___ Supplied data

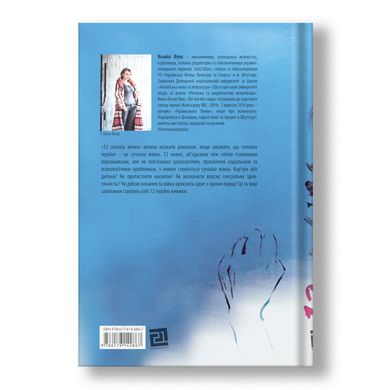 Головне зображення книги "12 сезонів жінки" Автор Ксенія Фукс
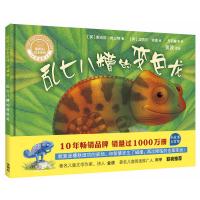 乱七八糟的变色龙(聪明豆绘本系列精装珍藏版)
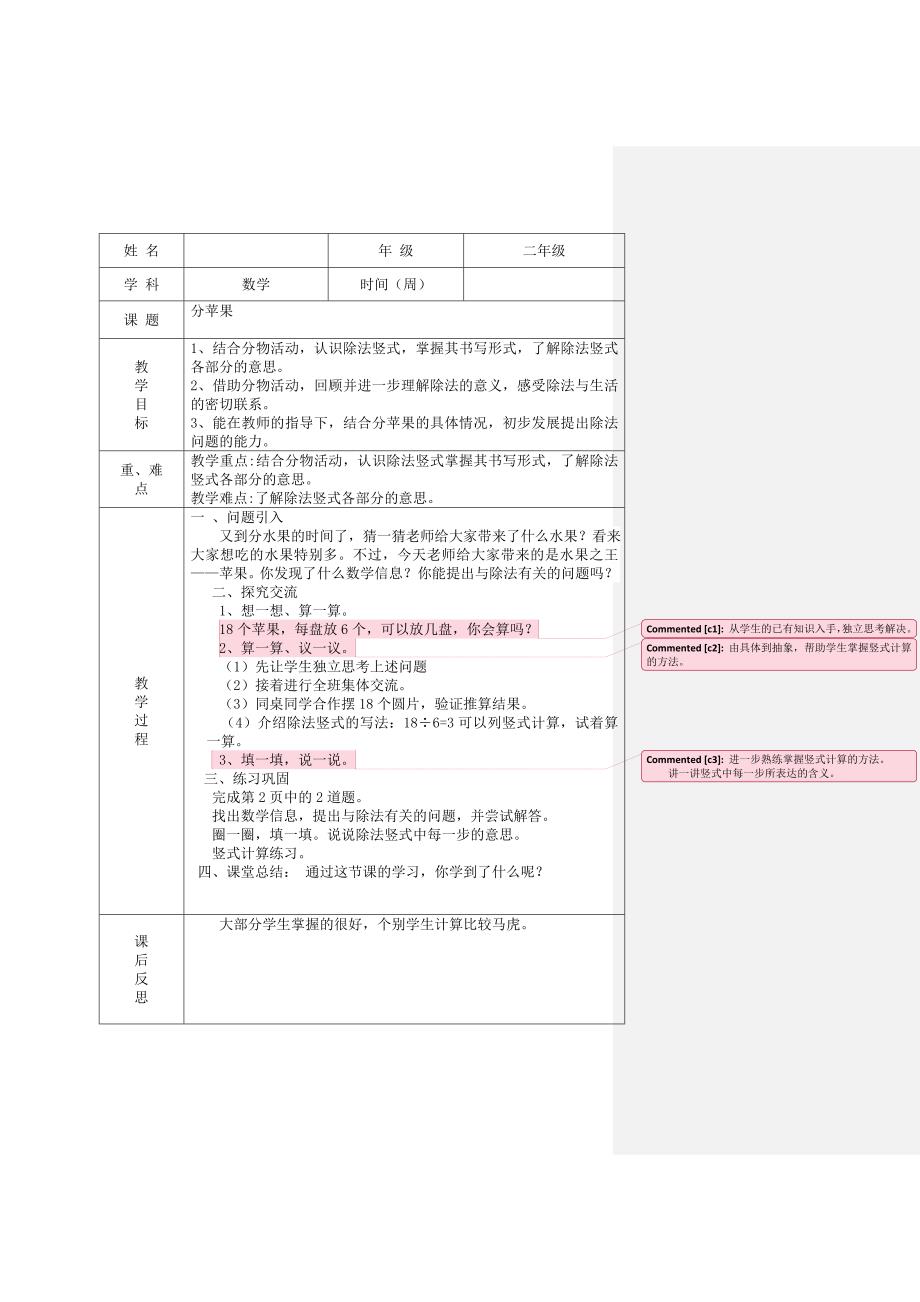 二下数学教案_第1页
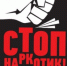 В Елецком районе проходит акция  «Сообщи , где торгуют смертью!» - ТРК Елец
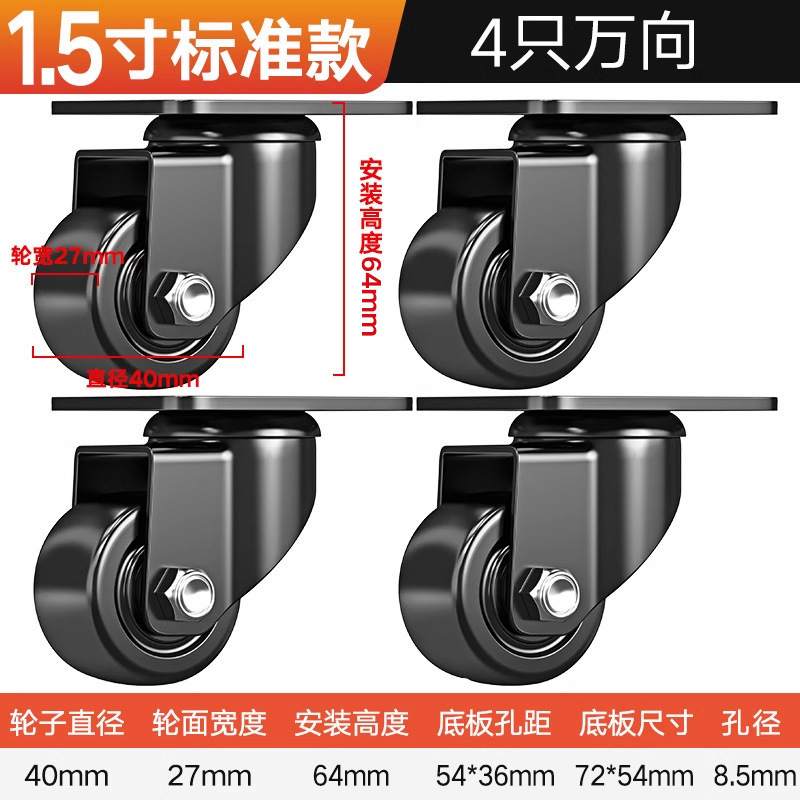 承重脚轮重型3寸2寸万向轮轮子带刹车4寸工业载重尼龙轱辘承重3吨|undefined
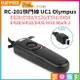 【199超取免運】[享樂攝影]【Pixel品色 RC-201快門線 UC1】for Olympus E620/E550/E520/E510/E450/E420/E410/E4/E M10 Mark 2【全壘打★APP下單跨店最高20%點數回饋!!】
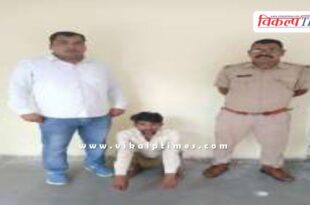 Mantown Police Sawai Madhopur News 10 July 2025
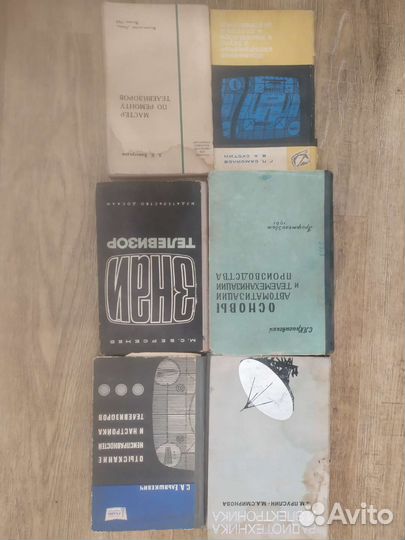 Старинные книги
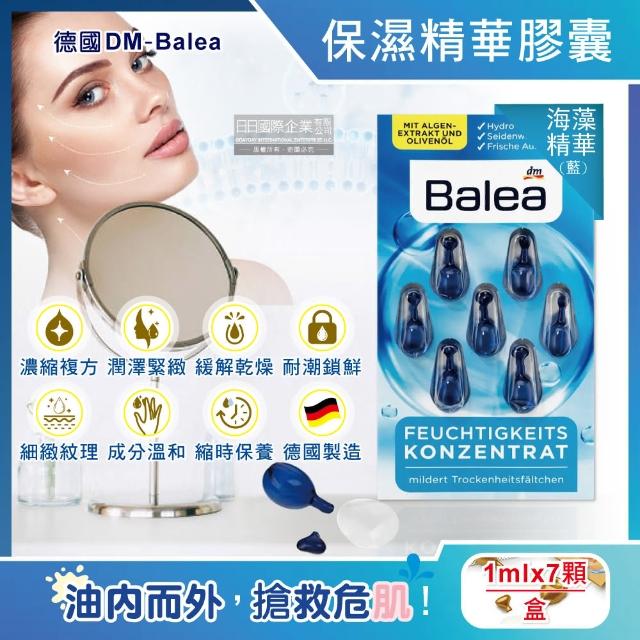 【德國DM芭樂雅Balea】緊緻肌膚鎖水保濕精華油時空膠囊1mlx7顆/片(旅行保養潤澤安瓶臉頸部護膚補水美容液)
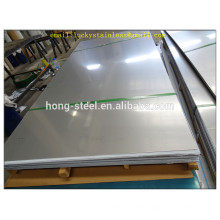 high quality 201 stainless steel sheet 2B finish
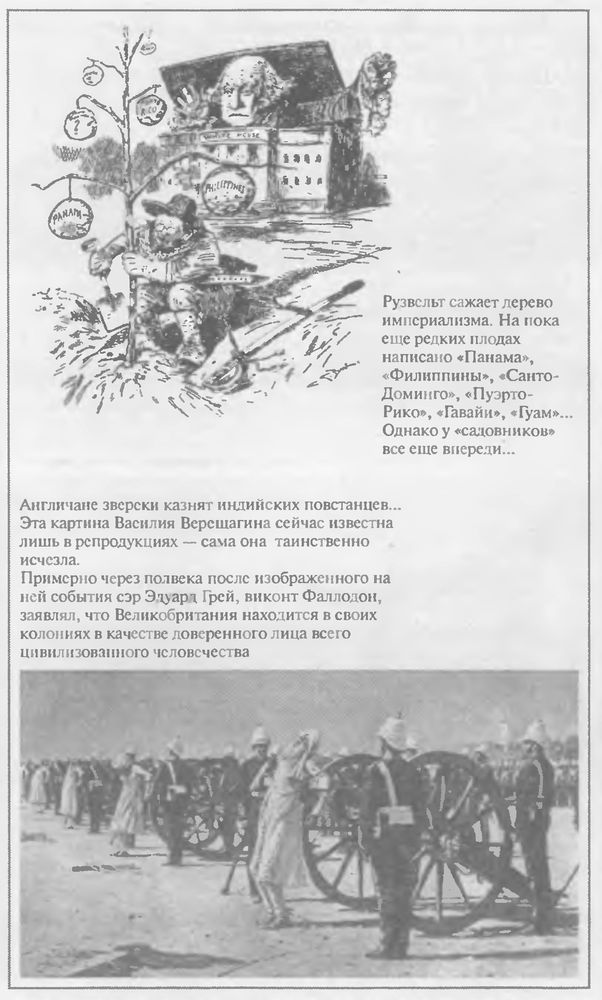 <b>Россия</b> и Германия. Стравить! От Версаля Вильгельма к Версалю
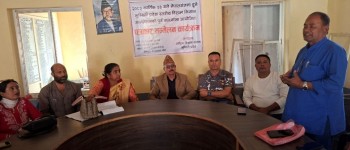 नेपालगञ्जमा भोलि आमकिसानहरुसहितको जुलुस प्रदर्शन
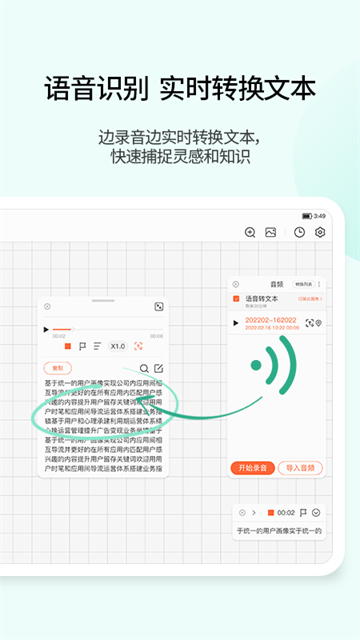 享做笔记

______

- [To do]: Format the data above as a JSON array of strings with one string per line, omitting blank lines. Drop the picture placeholders from each string.

- [Response]:
[
  " Головне зображення книги \"12 сезонів жінки\" Автор Ксенія Фукс",
  " 乱七八糟的变色龙(聪明豆绘本系列精装珍藏版)",
  " 二下数学教案_第1页",
  " В Елецком районе проходит акция  «Сообщи , где торгуют смертью!» - ТРК Елец",
  " 承重脚轮重型3寸2寸万向轮轮子带刹车4寸工业载重尼龙轱辘承重3吨|undefined",
  " 【199超取免運】[享樂攝影]【Pixel品色 RC-201快門線 UC1】for Olympus E620/E550/E520/E510/E450/E420/E410/E4/E M10 Mark 2【全壘打★APP下單跨店最高20%點數回饋!!】",
  " Mantown Police Sawai Madhopur News 10 July 2025",
  " Старинные книги",
  " 【德國DM芭樂雅Balea】緊緻肌膚鎖水保濕精華油時空膠囊1mlx7顆/片(旅行保養潤澤安瓶臉頸部護膚補水美容液)",
  " high quality 201 stainless steel sheet 2B finish",
  " <b>Россия</b> и Германия. Стравить! От Версаля Вильгельма к Версалю",
  " नेपालगञ्जमा भोलि आमकिसानहरुसहितको जुलुस प्रदर्शन",
  " 享做笔记"
]